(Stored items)
● ● ●

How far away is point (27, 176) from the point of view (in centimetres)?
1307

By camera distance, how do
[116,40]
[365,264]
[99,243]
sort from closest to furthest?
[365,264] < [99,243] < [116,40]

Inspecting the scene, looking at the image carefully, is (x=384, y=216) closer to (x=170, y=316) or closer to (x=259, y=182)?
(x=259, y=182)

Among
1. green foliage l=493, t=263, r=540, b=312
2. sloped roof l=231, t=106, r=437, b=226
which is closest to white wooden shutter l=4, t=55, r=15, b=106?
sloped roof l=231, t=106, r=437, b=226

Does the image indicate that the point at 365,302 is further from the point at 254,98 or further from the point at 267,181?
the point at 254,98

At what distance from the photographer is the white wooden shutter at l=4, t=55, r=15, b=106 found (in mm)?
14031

● ● ●

### TASK DETAILS
Rewrite every one of the records above, changing each "closest" to "nearest" and leaving everything else as it is.

### EXERCISE RESPONSE
How far away is point (27, 176) from the point of view (in centimetres)?
1307

By camera distance, how do
[116,40]
[365,264]
[99,243]
sort from nearest to furthest?
[365,264] < [99,243] < [116,40]

Inspecting the scene, looking at the image carefully, is (x=384, y=216) closer to (x=170, y=316) or closer to (x=259, y=182)?
(x=259, y=182)

Among
1. green foliage l=493, t=263, r=540, b=312
2. sloped roof l=231, t=106, r=437, b=226
which is nearest to white wooden shutter l=4, t=55, r=15, b=106?
sloped roof l=231, t=106, r=437, b=226

Does the image indicate that the point at 365,302 is further from the point at 254,98 or further from the point at 267,181?
the point at 254,98

At what distance from the photographer is the white wooden shutter at l=4, t=55, r=15, b=106 found (in mm)?
14031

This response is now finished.